1.3. Meets and Joins#

See also Join and meet.

Exercise 1.80.

  1. Because all elements in the set are greater than zero.

  2. Because among the set of all lower bounds, it is the greatest.

Exercise 1.85.

For 1., we have that for all \(a \in A\) (only one element) we have \(p \leq a\), satisfying the first requirement. The second requirement is that for all \(q\) such that \(q \leq a\) for all \(a \in A\), we have that \(q \leq p\). This requirement allows for other \(q\) that are equivalent to \(p\).

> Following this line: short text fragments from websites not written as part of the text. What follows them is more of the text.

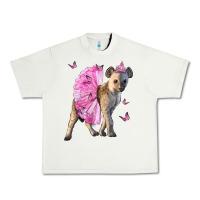Pistachio Baby Hyena With Tutu Urban Heavy Tee - LillyAllenDesigns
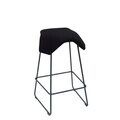 MyKolme design Oy ILOA Joy Bar - bar stool Čierna tkanina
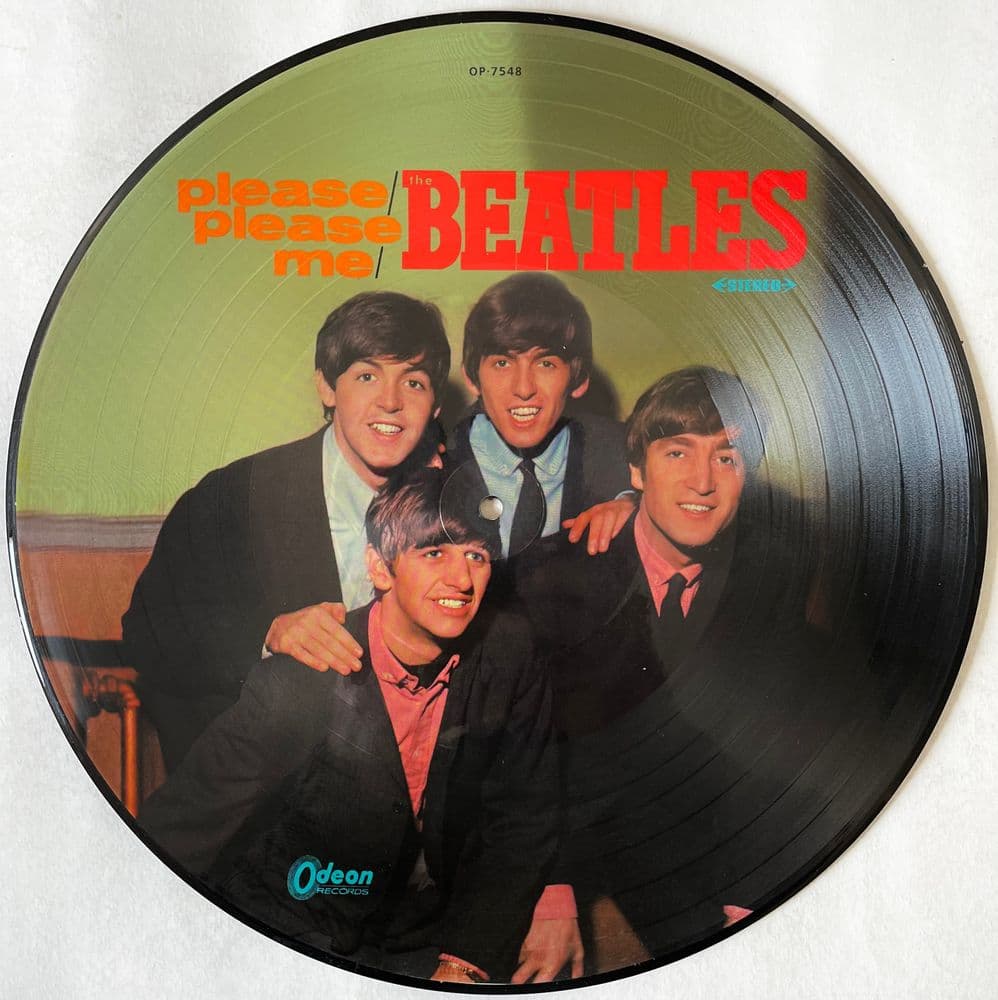 Beatles The - Please Please Me LP Picture Disc VG-/NM Beatles The - Please Please Me LP Picture Disc VG-/NM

In 2. we remove the possibility of equivalent sets of elements by making the preorder skeletal.

The answer to 3. is yes.

Exercise 1.90.

The meet is the greatest common divisor and the join is the least common multiple.

Exercise 1.94.

There are only two possible worlds to consider; that \(a \leq b\) or that \(b \leq a\). If the first is true, then by the definition of \(f\) as a monotone map we have that \(a \leq_P b\) implies \(f(a) \leq_Q f(b)\). This implies the expression \(f(a) \vee f(b)\) is equivalent to \(f(b)\), which is \(\leq\) the expression \(f(a \vee b) = f(b)\). If the second case (\(b \leq a\)) is true, then again by the definition of a monotone map we have that \(b \leq a\) implies \(f(b) \leq f(a)\), the left hand expression is \(f(a)\), and the right hand expression is \(f(a \vee b) = f(a)\).